[WORK ITEM]:
Read through the lines below for the string "desired" and copy each one that has it.
-- DATA EXTRACT follows --
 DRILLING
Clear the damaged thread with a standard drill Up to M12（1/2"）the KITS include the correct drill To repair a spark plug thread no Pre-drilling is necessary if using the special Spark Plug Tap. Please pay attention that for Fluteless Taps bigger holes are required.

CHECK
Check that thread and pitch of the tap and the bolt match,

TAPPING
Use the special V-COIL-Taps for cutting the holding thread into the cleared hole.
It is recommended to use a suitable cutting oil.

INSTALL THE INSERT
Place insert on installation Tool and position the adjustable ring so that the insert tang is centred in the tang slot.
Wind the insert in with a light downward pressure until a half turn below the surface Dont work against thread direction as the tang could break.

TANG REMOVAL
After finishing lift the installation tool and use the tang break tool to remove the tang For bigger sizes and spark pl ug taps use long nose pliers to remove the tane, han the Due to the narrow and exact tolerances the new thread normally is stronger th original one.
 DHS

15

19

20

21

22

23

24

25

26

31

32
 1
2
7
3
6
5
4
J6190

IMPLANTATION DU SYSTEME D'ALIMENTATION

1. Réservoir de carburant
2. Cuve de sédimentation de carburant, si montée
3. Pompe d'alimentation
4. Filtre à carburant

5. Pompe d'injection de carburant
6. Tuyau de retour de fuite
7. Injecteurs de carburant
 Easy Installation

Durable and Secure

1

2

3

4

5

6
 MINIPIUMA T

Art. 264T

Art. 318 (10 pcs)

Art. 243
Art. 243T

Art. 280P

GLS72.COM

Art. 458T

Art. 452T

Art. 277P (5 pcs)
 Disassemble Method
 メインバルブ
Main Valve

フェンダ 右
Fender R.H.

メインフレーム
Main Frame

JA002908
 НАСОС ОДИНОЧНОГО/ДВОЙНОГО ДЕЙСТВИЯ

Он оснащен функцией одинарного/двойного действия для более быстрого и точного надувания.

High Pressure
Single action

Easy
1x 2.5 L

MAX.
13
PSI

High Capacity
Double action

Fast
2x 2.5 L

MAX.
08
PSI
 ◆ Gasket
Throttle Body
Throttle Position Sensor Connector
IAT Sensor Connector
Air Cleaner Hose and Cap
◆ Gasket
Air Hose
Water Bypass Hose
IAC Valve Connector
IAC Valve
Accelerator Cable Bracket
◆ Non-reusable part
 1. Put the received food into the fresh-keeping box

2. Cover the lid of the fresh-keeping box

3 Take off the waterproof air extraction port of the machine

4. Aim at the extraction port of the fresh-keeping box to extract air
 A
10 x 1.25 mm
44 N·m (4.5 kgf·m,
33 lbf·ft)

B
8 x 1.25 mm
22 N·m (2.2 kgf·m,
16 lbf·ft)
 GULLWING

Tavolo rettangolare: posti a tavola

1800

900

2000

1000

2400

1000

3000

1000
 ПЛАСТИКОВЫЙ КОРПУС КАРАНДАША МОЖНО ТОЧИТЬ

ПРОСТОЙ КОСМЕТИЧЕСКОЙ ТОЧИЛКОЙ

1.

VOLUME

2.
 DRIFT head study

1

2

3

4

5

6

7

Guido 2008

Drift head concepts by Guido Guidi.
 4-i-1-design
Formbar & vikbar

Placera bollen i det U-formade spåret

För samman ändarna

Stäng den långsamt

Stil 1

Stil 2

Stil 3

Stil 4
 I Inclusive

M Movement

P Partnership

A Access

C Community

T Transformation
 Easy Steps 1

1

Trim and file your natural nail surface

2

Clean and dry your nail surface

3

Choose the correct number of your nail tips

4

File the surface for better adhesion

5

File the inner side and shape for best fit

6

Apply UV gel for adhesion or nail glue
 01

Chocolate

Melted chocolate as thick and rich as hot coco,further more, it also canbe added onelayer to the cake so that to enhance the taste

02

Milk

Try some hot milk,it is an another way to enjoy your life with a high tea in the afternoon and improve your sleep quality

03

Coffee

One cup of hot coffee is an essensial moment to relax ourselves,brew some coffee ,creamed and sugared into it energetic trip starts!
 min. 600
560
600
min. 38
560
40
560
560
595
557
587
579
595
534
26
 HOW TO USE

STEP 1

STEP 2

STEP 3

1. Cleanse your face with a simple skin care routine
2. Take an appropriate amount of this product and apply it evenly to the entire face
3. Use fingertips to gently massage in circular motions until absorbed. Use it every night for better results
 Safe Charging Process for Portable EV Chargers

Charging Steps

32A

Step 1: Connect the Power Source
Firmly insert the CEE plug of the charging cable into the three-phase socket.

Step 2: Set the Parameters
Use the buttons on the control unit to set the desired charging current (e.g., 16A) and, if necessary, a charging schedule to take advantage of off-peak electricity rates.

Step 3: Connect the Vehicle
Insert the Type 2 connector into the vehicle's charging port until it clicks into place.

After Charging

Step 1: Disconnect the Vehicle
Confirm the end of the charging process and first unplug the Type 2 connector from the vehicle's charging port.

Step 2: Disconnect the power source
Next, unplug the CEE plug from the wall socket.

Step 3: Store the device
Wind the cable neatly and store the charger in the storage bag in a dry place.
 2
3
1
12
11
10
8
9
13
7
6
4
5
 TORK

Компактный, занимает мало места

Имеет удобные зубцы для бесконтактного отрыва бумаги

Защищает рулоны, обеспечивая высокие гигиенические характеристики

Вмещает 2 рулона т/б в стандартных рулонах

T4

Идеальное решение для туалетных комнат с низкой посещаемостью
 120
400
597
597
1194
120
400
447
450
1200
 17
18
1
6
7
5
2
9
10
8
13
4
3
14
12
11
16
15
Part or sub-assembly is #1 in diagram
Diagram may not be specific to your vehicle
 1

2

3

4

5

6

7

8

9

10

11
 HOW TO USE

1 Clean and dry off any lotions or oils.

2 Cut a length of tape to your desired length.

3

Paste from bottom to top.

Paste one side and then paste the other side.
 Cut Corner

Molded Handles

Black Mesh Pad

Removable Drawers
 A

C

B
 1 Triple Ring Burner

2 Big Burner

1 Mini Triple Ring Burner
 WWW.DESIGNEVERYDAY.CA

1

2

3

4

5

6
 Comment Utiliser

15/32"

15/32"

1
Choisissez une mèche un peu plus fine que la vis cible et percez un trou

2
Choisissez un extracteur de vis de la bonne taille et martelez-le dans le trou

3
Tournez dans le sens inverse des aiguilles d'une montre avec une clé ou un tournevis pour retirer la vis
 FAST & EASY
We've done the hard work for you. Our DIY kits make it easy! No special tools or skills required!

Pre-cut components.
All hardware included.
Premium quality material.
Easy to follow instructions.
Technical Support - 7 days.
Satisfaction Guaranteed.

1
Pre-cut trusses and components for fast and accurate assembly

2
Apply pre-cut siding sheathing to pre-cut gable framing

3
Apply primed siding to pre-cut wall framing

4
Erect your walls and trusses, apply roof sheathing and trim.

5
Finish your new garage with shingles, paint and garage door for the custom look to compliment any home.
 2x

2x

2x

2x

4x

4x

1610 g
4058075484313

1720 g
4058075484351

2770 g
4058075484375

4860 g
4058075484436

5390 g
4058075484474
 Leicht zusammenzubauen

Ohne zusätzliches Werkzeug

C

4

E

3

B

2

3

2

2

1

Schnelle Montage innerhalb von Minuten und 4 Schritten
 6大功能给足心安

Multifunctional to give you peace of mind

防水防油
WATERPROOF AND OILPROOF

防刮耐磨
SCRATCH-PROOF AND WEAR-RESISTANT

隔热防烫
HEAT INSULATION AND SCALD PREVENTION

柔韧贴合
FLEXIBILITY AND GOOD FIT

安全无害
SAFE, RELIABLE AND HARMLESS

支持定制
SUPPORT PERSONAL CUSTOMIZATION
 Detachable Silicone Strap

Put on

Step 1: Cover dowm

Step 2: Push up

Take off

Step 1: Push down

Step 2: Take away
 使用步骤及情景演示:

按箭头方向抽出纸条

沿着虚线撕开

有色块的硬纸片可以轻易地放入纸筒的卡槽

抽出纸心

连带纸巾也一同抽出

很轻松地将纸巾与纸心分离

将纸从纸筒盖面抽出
-- DATA EXTRACT concluded --
[FINAL ANSWER]:
Use the buttons on the control unit to set the desired charging current (e.g., 16A) and, if necessary, a charging schedule to take advantage of off-peak electricity rates.
2 Cut a length of tape to your desired length.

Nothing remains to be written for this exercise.